Here it is; http://www.petforums.co.uk/dog-training-behaviour/51028-toilet-training-problems-maybe-incontinence-behaviour.html

Here is whats easily available to me;
Arden Grange
Bakers
Eukanuba Veterinary Diet
Fish4Dogs
Hills Prescription Diets
Hills Science Plan
James Wellbeloved
Nutro Choice
Purina Veterinary Diets
Royal Canin 
Wagg
Pedigree
Bruno
Harringtons 
Hi Life 
Iams 
Purina 
Tesco enhanced nutrition

Thanks
xx


----------



## kendal (Mar 24, 2009)

have you tryed giving her bones such as ribs. they firm up a dogs stool.


----------



## Guest (Jul 20, 2009)

Nature Diet would be my prefered option over dried! are you able to get this?
DT


----------



## Matrix/Logan (May 7, 2009)

Eukanuba and Arden grange are good foods, i feed iams dry to both my dogs.
These are all super premium foods and very digestible so less waste produced and that is probably why you have been advised to change diets.


----------



## Guest (Jul 20, 2009)

I would choose Nature diet over dry everytime!
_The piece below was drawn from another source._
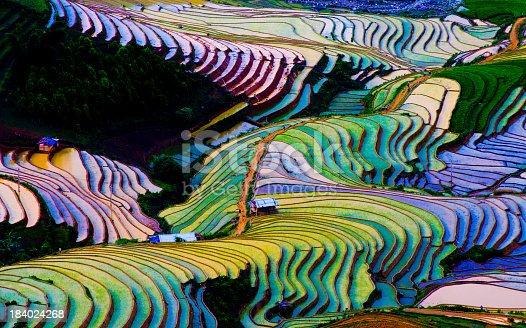 Colorful terraced rice field in water season.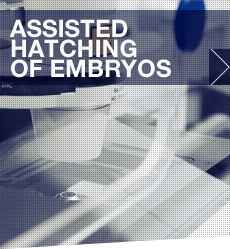 Hatching_embryos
I use dry but the only one I use is Arden Grange! and I would never feed entirely on that!
DT


----------



## bucksmum (Jul 19, 2009)

Matrix/Logan said:


> Eukanuba and Arden grange are good foods, i feed iams dry to both my dogs.
> These are all super premium foods and very digestible so less waste produced and that is probably why you have been advised to change diets.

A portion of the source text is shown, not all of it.